Copy all lines below exactly as written. Leave pictures out.

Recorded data

○ ○ ○ ○ ○

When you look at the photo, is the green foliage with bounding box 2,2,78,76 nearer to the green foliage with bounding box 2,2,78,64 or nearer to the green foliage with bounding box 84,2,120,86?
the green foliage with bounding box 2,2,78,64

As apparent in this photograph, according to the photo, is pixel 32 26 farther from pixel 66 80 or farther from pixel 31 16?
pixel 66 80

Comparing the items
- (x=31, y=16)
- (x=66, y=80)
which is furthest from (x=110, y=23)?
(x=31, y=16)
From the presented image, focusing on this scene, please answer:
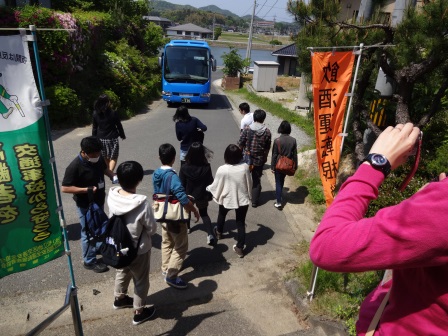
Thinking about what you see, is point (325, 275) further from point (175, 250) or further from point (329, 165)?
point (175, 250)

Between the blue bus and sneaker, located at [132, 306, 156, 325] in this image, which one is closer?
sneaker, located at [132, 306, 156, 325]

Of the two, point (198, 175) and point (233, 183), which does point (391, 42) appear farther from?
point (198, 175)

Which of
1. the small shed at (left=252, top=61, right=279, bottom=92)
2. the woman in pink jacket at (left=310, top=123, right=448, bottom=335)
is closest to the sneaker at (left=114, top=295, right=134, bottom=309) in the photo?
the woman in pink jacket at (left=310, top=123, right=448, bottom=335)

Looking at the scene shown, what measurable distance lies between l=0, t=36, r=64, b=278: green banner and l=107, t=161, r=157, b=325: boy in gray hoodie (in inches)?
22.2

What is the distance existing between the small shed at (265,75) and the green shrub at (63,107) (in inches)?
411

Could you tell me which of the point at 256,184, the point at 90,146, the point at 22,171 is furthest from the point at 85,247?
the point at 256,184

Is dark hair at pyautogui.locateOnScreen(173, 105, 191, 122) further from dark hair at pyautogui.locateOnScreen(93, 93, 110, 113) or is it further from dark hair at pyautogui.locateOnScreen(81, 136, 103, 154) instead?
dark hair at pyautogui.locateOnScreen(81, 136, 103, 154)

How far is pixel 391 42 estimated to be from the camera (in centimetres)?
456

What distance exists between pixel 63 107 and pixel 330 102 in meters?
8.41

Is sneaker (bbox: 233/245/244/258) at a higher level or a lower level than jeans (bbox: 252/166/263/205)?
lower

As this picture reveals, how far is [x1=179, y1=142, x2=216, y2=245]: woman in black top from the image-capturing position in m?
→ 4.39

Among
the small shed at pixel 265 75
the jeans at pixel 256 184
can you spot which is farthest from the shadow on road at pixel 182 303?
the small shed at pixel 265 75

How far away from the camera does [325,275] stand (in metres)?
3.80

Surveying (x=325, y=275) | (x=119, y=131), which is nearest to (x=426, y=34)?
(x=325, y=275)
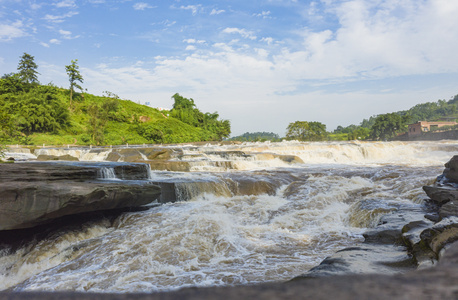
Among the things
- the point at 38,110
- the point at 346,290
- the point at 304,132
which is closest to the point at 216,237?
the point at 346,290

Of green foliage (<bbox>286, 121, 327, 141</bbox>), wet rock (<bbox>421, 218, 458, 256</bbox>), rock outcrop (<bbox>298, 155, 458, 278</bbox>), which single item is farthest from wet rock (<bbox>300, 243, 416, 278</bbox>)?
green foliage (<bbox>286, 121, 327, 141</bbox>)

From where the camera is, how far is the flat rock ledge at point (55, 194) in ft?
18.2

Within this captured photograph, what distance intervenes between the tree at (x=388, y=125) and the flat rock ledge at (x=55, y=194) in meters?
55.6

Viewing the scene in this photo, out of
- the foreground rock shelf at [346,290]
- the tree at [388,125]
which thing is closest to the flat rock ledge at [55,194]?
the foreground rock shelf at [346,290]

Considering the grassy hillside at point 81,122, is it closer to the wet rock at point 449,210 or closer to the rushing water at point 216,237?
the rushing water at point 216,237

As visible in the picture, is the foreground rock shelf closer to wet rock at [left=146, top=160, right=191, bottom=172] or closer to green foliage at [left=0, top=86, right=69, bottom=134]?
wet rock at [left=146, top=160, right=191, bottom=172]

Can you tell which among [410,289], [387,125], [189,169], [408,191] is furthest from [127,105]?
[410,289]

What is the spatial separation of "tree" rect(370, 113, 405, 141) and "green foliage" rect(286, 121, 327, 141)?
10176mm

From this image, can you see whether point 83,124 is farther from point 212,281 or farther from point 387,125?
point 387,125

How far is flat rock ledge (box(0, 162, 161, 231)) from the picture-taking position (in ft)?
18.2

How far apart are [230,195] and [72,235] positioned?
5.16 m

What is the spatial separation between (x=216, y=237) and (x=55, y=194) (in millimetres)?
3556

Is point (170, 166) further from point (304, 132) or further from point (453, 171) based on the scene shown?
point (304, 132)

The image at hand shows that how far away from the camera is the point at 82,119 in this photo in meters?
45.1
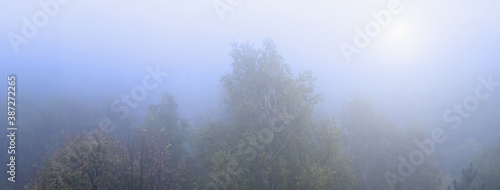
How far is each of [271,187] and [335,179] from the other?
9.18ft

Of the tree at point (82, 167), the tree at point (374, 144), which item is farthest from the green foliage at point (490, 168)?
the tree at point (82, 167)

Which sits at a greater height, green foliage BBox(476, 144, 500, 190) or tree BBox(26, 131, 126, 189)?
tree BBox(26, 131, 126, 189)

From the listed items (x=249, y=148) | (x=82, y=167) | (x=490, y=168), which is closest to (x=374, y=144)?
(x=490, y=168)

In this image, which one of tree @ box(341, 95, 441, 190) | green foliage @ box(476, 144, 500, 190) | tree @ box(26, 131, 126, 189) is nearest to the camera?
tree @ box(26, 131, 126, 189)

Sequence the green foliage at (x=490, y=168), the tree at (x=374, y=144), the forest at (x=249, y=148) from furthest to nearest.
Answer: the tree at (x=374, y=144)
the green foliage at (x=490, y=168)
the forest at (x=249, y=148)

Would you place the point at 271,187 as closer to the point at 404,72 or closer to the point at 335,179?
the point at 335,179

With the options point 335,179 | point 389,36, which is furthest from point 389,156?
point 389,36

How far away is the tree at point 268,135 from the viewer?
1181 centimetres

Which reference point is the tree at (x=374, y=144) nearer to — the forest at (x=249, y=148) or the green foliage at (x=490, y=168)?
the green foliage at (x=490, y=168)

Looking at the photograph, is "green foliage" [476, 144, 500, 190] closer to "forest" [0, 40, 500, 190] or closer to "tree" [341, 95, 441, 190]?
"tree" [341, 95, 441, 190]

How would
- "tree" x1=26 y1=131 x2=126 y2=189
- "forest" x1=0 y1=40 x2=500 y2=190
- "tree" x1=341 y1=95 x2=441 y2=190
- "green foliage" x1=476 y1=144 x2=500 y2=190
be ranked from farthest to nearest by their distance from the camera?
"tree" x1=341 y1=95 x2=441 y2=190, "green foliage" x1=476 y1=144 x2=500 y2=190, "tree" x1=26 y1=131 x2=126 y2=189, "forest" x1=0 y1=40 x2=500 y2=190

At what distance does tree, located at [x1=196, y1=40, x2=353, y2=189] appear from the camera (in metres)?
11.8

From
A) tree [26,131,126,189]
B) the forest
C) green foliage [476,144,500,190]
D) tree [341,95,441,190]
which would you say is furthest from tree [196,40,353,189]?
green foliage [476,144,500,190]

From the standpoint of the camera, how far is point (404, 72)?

○ ○ ○ ○ ○

### Output of the task
When you look at the photo, is the green foliage with bounding box 2,2,78,76 nearer to the green foliage with bounding box 2,2,78,64 or nearer to the green foliage with bounding box 84,2,120,86?
the green foliage with bounding box 2,2,78,64

As apparent in this photograph, according to the photo, is pixel 32 26 farther from pixel 66 80 or farther from pixel 31 16?
pixel 66 80

Comparing the items
- (x=31, y=16)
- (x=66, y=80)
which is furthest from (x=110, y=23)?
(x=31, y=16)
From the presented image, focusing on this scene, please answer:
Thinking about what you see, is point (325, 275) further from point (175, 250) or further from point (329, 165)?
point (175, 250)

Between the blue bus and sneaker, located at [132, 306, 156, 325] in this image, which one is closer?
sneaker, located at [132, 306, 156, 325]

Of the two, point (198, 175) and point (233, 183), which does point (391, 42) appear farther from?
point (198, 175)

Which of
1. the small shed at (left=252, top=61, right=279, bottom=92)
2. the woman in pink jacket at (left=310, top=123, right=448, bottom=335)
is closest to the sneaker at (left=114, top=295, right=134, bottom=309) in the photo?
the woman in pink jacket at (left=310, top=123, right=448, bottom=335)

Looking at the scene shown, what measurable distance lies between l=0, t=36, r=64, b=278: green banner and l=107, t=161, r=157, b=325: boy in gray hoodie (in inches)?
22.2

What is the distance existing between the small shed at (265,75) and the green shrub at (63,107) (in inches)?
411

Could you tell me which of the point at 256,184, the point at 90,146, the point at 22,171 is furthest from the point at 85,247?
the point at 256,184

Is dark hair at pyautogui.locateOnScreen(173, 105, 191, 122) further from dark hair at pyautogui.locateOnScreen(93, 93, 110, 113) or is it further from dark hair at pyautogui.locateOnScreen(81, 136, 103, 154) instead?
dark hair at pyautogui.locateOnScreen(81, 136, 103, 154)

How far is pixel 391 42 estimated to be from the camera (in centimetres)?
456

What distance exists between pixel 63 107 and pixel 330 102 in meters?
8.41

Is sneaker (bbox: 233/245/244/258) at a higher level or a lower level than jeans (bbox: 252/166/263/205)?
lower

As this picture reveals, how far is [x1=179, y1=142, x2=216, y2=245]: woman in black top from the image-capturing position in m?
→ 4.39

Among
the small shed at pixel 265 75
the jeans at pixel 256 184
can you spot which is farthest from the shadow on road at pixel 182 303?
the small shed at pixel 265 75

How far away from the camera does [325,275] stand (in metres)?
3.80

Surveying (x=325, y=275) | (x=119, y=131), which is nearest to (x=426, y=34)?
(x=325, y=275)
Among the things
- the point at 38,110
- the point at 346,290
- the point at 304,132
which is closest to the point at 216,237?
the point at 346,290

Of green foliage (<bbox>286, 121, 327, 141</bbox>), wet rock (<bbox>421, 218, 458, 256</bbox>), rock outcrop (<bbox>298, 155, 458, 278</bbox>), which single item is farthest from wet rock (<bbox>300, 243, 416, 278</bbox>)?
green foliage (<bbox>286, 121, 327, 141</bbox>)

From where the camera is, how far is the flat rock ledge at point (55, 194) in ft?
18.2

Within this captured photograph, what distance intervenes between the tree at (x=388, y=125) and the flat rock ledge at (x=55, y=194) in meters?
55.6

Viewing the scene in this photo, out of
- the foreground rock shelf at [346,290]
- the tree at [388,125]
which thing is closest to the flat rock ledge at [55,194]?
the foreground rock shelf at [346,290]

Considering the grassy hillside at point 81,122, is it closer to the wet rock at point 449,210 or closer to the rushing water at point 216,237?
the rushing water at point 216,237

As visible in the picture, is the foreground rock shelf closer to wet rock at [left=146, top=160, right=191, bottom=172] or closer to green foliage at [left=0, top=86, right=69, bottom=134]?
wet rock at [left=146, top=160, right=191, bottom=172]

Can you tell which among [410,289], [387,125], [189,169], [408,191] is furthest from [127,105]?
[410,289]

What is the spatial separation of "tree" rect(370, 113, 405, 141) and "green foliage" rect(286, 121, 327, 141)?
10176mm

From this image, can you see whether point 83,124 is farther from point 212,281 or farther from point 387,125?
point 387,125

How far is flat rock ledge (box(0, 162, 161, 231)) from the picture-taking position (in ft)?
18.2

How far apart are [230,195] and [72,235] positioned?
5.16 m

What is the spatial separation between (x=216, y=237) and (x=55, y=194) (in millimetres)?
3556

Is point (170, 166) further from point (304, 132) or further from point (453, 171) based on the scene shown?
point (304, 132)

The image at hand shows that how far away from the camera is the point at 82,119 in this photo in meters?
45.1
How far is each of [271,187] and [335,179] from the other?
9.18ft

Of the tree at point (82, 167), the tree at point (374, 144), which item is farthest from the green foliage at point (490, 168)?
the tree at point (82, 167)

Which sits at a greater height, green foliage BBox(476, 144, 500, 190) or tree BBox(26, 131, 126, 189)?
tree BBox(26, 131, 126, 189)

From the listed items (x=249, y=148) | (x=82, y=167) | (x=490, y=168), which is closest to (x=374, y=144)?
(x=490, y=168)

In this image, which one of tree @ box(341, 95, 441, 190) | green foliage @ box(476, 144, 500, 190) | tree @ box(26, 131, 126, 189) is nearest to the camera?
tree @ box(26, 131, 126, 189)

Sequence the green foliage at (x=490, y=168), the tree at (x=374, y=144), the forest at (x=249, y=148) from furthest to nearest.
Answer: the tree at (x=374, y=144)
the green foliage at (x=490, y=168)
the forest at (x=249, y=148)

Would you place the point at 271,187 as closer to the point at 404,72 or closer to the point at 335,179?
the point at 335,179

With the options point 335,179 | point 389,36, which is furthest from point 389,156?
point 389,36

How far away is the tree at point 268,135 from the viewer?
1181 centimetres

Which reference point is the tree at (x=374, y=144) nearer to — the forest at (x=249, y=148) or the green foliage at (x=490, y=168)?
the green foliage at (x=490, y=168)

Looking at the photograph, is "green foliage" [476, 144, 500, 190] closer to "forest" [0, 40, 500, 190] or closer to "tree" [341, 95, 441, 190]?
"tree" [341, 95, 441, 190]

How would
- "tree" x1=26 y1=131 x2=126 y2=189
- "forest" x1=0 y1=40 x2=500 y2=190
- "tree" x1=341 y1=95 x2=441 y2=190
- "green foliage" x1=476 y1=144 x2=500 y2=190
be ranked from farthest to nearest by their distance from the camera?
"tree" x1=341 y1=95 x2=441 y2=190, "green foliage" x1=476 y1=144 x2=500 y2=190, "tree" x1=26 y1=131 x2=126 y2=189, "forest" x1=0 y1=40 x2=500 y2=190

At what distance does tree, located at [x1=196, y1=40, x2=353, y2=189] appear from the camera (in metres)?
11.8

From
A) tree [26,131,126,189]
B) the forest
C) green foliage [476,144,500,190]
D) tree [341,95,441,190]
which would you say is furthest from tree [196,40,353,189]?
green foliage [476,144,500,190]

From the standpoint of the camera, how far is point (404, 72)?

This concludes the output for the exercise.